[start Given text]

# Mia's Halloween Costume



## miasowner (Jun 3, 2009)

I'd thought I would show everybody Mia's Halloween costume. My aunt took the time to make it and I just love how it came out. She's a cow.


----------



## Mandy (Jan 16, 2009)

its soooooo cute love it


----------



## Ciarra (May 6, 2008)

Lol, that is too cute!!!


----------



## bkbunny (Aug 11, 2009)

OMG that is sooo cute. Now all she needs is a piece of wheat in her mouth.LOL How wonderful that you have such a great auntie to make you clothes for your baby.


----------



## pigeonsheep (Nov 8, 2008)

that's adorable! crafty aunt you got there


----------



## 17428 (Jul 10, 2009)

Very nice clear photo.
Its a cow costume but 
she looks sheepish!! LOL.


----------



## *Princess* (Feb 7, 2009)

Well done Auntie..your auntie should make more!! shes talented 

cute pic too


----------



## Terri (Aug 21, 2009)

Adorable pic and very cool costume too!


----------



## claireeee (Aug 24, 2009)

omg so cute! I love it! xxx


----------



## TLI (Sep 3, 2008)

Now that is just TOO cute!


----------



## Brodysmom (Jan 8, 2009)

Cutest cow I've ever seen!!!

Brodysmom


----------



## lynx8456 (Feb 26, 2009)

[end Given text]
[start Record list]

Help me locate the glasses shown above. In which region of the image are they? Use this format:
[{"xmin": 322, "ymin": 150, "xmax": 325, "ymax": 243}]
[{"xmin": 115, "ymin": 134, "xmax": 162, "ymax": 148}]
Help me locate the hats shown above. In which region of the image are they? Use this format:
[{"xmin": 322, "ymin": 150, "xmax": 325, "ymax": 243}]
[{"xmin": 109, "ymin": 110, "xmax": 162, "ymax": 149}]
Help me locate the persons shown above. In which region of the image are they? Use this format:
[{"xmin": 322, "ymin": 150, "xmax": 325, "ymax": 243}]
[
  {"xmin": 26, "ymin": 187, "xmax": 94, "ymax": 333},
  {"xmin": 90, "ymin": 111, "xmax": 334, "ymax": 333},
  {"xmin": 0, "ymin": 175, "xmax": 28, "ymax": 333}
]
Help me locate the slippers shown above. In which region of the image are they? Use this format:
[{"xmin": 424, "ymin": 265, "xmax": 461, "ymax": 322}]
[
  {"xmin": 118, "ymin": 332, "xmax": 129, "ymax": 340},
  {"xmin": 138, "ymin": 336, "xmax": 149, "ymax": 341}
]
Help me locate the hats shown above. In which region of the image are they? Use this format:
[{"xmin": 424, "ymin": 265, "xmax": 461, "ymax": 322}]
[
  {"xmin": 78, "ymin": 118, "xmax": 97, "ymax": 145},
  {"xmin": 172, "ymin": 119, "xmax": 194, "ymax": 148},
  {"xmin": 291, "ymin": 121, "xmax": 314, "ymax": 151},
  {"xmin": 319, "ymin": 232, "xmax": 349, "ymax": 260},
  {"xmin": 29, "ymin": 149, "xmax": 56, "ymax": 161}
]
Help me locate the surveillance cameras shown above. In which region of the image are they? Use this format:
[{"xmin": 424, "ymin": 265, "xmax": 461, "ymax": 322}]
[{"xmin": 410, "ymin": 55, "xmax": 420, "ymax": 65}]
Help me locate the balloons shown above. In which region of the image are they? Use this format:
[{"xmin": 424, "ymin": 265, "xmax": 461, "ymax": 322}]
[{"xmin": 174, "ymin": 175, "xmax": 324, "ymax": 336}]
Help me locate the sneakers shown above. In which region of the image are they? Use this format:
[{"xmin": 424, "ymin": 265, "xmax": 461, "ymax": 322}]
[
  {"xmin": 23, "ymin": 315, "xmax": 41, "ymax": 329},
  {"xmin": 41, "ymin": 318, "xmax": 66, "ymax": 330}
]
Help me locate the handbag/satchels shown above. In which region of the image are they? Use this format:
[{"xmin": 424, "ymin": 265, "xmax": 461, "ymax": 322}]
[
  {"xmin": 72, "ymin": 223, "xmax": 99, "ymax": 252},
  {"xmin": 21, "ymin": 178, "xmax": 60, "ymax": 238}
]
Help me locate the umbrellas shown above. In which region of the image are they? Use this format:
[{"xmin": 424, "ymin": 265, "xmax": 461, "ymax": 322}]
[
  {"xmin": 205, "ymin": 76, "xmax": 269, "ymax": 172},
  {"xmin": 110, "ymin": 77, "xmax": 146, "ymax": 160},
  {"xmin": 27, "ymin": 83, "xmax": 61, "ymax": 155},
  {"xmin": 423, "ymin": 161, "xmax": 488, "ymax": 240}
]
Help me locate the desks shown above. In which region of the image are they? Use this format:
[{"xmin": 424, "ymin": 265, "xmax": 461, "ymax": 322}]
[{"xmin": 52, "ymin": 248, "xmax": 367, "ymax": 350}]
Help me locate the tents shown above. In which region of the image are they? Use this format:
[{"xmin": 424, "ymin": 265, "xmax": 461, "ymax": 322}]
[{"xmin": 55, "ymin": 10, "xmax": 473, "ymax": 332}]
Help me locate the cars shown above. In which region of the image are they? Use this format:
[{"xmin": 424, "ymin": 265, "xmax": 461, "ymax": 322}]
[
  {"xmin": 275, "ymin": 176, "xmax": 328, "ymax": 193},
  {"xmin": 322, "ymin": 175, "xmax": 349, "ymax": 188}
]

[end Record list]

• **Stated exercise A**
In the Halloween costume thread, why does *Princess* say the aunt should make more?
• **Stated exercise B**
Continue the Halloween costume thread from where it stops.

• **Response A**
*Princess* says the aunt should make more because she is talented.

• **Response B**
Very cute


----------



## phoebedog (Sep 19, 2009)

lol that's sooooo cute!!


----------



## omguthrie (Oct 13, 2009)

Oh my goodness! How cute!!

Olivia


----------



## amyhedd (Aug 6, 2009)

AWWW adorable !!!!!


----------



## Adrienne (Apr 3, 2009)

I love that costume!!!


----------



## edel (Sep 6, 2009)

lol thants just to cute xx


----------



## CaliforniaHalo (Jun 5, 2009)

What a cute little cow she is!


----------



## London (Jul 4, 2009)

Aww I love it! Are you going to a party?

I really wanna buy a sewing machine so I can start making stuff. My mum said she'd teach me all I need to know but that its fairly easy so I cant wait.


----------



## rachellauren (Oct 15, 2008)

she looks so cute, great job


----------



## Bella Luna (Jan 15, 2010)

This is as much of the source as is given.